======== Data shown ========

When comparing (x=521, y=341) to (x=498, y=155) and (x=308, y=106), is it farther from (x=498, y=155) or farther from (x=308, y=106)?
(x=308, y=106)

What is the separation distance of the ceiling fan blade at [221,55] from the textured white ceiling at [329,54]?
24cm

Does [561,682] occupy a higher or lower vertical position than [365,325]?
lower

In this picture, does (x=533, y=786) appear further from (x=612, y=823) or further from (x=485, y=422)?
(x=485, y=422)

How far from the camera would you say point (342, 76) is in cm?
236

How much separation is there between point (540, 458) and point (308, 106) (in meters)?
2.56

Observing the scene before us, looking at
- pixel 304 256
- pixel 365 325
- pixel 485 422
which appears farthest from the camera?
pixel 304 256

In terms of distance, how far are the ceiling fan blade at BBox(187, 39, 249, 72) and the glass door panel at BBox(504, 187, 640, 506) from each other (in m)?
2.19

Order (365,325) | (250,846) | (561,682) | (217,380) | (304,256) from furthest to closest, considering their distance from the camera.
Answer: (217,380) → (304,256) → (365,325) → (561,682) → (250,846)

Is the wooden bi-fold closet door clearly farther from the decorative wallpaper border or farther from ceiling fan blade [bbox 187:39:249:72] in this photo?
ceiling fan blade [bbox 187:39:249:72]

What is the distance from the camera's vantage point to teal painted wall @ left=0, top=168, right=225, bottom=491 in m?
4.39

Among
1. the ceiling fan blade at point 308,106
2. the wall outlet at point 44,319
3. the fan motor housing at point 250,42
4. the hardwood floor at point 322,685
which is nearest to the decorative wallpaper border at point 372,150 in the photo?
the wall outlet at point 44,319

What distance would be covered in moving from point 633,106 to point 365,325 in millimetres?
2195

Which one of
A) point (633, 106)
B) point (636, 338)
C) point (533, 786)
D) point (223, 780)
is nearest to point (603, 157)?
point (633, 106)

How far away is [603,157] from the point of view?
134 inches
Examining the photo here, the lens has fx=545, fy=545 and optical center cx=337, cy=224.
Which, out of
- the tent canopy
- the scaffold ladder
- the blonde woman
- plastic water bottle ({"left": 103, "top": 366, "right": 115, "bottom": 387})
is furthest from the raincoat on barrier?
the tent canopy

========

## What is being asked
Copy out verbatim every row from the line containing "How far away" through the last line of the rows, with both ends included.

## Reply
How far away is [603,157] from the point of view?
134 inches
Examining the photo here, the lens has fx=545, fy=545 and optical center cx=337, cy=224.
Which, out of
- the tent canopy
- the scaffold ladder
- the blonde woman
- plastic water bottle ({"left": 103, "top": 366, "right": 115, "bottom": 387})
is furthest from the raincoat on barrier?
the tent canopy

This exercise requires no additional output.